Каждое утро мы втроем уходили на пристань, валялись там на сухих бревнах, смотрели на далекую полосу синих лесов за Двиной, на белую спичку церкви над ними, на серебряную от теплого осеннего солнца воду, на старые колесные пароходы, на буксиры с высоченными рубками, которые передвигали большие баржи с песком прогрессивным методом толкания.
Бывало, что Ленька, вдохновленный этой картиной мирного труда, сипловато вдруг пел «пароход плывет, Анюта». Но в основном они с Вовиком вспоминали «минувшие дни», победы и различные приключения. Не знаю, как Ленька, но Вовик гусарил вовсю.
— У нас было так, — говорил он, — весь семестр гуляем, как вольные казаки, на лекции не ходим, конспектов у нас нет, наступает сессия. Ну, степуха-то нужна, кому она не нужна? За ночь — понял, — за ночь берешь предмет — и назубок.
Вовику, по-моему, стало самому стыдно от такого беспардонного вранья, поэтому в конце тирады он вдруг стал проявлять склонность к честности.
— Конечно, — сказал он, — кроме исторической грамматики. Это ж страх! Третья мировая война!
— Ну?! — удивился Ленька.
— Без трепа говорю. Железно. Третья мировая. Вон рыжий, — Вовик кивнул в мою сторону, — еле сдал. Да и то по чужой шпаргалке. Ну-ка вспомни — «редуцированные гласные»! А? Жуть!
— У нас тоже, — понимающе подержал Ленька, — как получка, так все шофера пьяные.
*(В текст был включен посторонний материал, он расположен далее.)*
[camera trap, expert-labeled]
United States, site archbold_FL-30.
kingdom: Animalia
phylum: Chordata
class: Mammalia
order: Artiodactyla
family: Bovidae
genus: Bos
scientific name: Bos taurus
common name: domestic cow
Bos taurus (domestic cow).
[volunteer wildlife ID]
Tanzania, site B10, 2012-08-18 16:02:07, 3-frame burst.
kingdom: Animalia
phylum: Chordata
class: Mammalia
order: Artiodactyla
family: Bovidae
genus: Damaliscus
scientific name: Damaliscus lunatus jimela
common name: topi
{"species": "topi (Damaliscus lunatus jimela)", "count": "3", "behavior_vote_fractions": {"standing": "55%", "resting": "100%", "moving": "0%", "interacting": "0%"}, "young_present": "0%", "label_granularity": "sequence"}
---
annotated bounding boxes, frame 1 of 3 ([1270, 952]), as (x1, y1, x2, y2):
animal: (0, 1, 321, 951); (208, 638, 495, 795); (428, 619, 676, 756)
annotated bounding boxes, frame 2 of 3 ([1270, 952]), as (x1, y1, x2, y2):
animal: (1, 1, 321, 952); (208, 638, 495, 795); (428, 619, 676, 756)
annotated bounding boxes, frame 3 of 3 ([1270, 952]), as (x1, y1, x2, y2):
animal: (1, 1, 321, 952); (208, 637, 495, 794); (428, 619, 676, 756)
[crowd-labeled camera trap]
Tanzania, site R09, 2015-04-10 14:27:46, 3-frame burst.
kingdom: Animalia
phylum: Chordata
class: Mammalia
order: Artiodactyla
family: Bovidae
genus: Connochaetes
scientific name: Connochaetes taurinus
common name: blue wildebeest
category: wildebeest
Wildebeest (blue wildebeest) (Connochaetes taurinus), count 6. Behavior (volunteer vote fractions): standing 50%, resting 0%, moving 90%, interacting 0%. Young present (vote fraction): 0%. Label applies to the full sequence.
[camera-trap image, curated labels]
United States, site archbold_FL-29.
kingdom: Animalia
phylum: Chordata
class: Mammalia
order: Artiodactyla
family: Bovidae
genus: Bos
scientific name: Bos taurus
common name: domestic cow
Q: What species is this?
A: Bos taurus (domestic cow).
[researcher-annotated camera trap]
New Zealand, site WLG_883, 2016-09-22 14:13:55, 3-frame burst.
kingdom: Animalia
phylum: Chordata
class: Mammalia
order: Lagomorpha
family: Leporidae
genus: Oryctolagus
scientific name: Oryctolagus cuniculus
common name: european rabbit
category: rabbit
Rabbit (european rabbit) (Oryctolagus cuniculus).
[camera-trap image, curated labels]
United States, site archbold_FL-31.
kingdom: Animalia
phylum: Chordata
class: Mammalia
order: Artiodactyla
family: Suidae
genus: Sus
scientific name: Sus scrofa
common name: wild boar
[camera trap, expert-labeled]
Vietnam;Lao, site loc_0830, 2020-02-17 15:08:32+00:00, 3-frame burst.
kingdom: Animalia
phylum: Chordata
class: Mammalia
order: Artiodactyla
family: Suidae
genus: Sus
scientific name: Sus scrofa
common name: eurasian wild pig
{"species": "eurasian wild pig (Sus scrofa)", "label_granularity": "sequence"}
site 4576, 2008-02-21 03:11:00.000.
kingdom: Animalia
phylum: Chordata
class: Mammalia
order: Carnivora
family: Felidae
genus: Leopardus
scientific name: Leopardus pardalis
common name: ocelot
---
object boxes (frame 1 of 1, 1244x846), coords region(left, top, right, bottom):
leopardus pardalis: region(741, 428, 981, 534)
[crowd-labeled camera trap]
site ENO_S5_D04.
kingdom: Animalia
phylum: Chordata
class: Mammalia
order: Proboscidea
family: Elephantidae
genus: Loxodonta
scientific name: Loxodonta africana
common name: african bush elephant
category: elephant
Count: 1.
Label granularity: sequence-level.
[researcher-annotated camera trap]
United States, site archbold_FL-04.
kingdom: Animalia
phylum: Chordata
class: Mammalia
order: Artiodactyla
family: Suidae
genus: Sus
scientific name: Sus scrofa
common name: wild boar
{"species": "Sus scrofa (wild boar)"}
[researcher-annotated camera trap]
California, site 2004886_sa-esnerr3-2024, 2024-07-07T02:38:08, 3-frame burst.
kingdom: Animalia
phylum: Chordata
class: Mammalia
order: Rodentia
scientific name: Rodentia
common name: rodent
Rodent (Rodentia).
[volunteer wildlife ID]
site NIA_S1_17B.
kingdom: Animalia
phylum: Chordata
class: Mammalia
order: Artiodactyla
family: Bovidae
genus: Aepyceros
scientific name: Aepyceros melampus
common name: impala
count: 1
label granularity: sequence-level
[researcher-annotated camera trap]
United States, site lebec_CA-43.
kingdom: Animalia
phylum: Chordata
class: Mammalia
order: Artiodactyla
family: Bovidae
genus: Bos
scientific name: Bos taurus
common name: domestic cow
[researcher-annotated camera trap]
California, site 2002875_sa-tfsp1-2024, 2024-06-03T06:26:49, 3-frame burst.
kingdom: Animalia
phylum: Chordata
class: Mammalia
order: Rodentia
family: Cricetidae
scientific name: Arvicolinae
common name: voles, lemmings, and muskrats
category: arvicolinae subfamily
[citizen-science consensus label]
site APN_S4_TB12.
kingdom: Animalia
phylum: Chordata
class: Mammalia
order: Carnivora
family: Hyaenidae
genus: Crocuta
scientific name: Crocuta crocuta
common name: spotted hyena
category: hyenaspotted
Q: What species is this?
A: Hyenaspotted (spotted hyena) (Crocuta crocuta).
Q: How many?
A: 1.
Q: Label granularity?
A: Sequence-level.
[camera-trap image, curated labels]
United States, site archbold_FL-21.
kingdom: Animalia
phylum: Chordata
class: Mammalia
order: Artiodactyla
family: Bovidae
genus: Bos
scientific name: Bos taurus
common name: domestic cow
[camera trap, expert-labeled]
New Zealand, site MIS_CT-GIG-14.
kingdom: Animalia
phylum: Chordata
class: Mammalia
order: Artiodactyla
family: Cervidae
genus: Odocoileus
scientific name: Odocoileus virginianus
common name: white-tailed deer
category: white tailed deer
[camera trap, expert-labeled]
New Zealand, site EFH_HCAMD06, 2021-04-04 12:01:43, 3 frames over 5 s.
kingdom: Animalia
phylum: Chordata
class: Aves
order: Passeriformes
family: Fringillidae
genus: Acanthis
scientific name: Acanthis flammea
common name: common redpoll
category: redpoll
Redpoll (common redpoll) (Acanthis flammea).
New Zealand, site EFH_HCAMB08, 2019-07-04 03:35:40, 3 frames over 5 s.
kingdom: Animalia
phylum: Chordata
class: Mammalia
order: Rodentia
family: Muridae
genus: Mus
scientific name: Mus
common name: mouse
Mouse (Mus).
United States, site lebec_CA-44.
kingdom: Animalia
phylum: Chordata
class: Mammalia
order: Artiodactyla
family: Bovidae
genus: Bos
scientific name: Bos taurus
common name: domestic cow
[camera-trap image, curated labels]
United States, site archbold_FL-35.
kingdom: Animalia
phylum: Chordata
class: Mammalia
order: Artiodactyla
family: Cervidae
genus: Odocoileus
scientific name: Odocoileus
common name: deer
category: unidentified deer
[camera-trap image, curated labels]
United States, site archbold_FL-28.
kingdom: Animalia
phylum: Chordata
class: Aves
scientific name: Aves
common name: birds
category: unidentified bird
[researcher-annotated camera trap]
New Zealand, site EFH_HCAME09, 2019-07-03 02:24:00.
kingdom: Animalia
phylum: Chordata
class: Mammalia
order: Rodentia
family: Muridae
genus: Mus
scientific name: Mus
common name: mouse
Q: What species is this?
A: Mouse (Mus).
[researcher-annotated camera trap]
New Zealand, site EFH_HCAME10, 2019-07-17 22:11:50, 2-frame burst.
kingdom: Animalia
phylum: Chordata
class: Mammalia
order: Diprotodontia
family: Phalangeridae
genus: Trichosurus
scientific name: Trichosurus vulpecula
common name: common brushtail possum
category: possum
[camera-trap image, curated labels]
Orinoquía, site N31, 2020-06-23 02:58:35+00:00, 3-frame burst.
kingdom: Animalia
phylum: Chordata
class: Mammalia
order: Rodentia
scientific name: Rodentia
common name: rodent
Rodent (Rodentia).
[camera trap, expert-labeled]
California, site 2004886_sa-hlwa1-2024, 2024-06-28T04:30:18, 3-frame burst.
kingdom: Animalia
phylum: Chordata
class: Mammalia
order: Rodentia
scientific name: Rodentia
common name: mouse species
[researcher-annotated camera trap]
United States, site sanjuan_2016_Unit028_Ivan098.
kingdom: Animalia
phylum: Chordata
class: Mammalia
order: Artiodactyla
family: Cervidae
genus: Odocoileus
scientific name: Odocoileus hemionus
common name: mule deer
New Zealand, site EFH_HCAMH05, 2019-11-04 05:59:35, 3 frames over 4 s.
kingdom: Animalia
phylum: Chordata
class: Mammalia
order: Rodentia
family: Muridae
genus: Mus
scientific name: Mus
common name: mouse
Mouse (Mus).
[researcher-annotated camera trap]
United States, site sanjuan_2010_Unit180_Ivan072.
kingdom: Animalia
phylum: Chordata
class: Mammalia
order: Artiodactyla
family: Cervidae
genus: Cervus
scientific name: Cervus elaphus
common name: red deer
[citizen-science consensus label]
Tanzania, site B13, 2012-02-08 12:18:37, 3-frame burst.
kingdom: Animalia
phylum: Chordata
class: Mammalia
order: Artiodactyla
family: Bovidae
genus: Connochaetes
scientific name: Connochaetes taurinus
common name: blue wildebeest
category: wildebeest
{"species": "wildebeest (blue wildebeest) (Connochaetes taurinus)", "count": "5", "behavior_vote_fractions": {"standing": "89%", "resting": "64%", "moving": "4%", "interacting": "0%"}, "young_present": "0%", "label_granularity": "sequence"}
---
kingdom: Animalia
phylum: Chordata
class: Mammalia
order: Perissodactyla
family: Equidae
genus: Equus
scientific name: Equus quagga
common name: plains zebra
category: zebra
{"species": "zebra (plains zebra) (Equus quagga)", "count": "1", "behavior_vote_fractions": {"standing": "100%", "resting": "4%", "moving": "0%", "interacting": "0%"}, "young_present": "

А один в прошлом году корову задавил. На газоне.
— Насчет пьянок ты мне не рассказывай, — живо откликнулся Вовик, будто каждый вечер валялся под забором. — Как степуху получили, так берем молдавское вино, на такси и в Серебряный бор. Вот заплываешь на середину Москва-реки с бутылкой, и там ее надо выпить и приплыть обратно. Тоже загвоздочка, понимаешь ли, будь здоров! Приплываешь обратно — только одними междометиями общаешься!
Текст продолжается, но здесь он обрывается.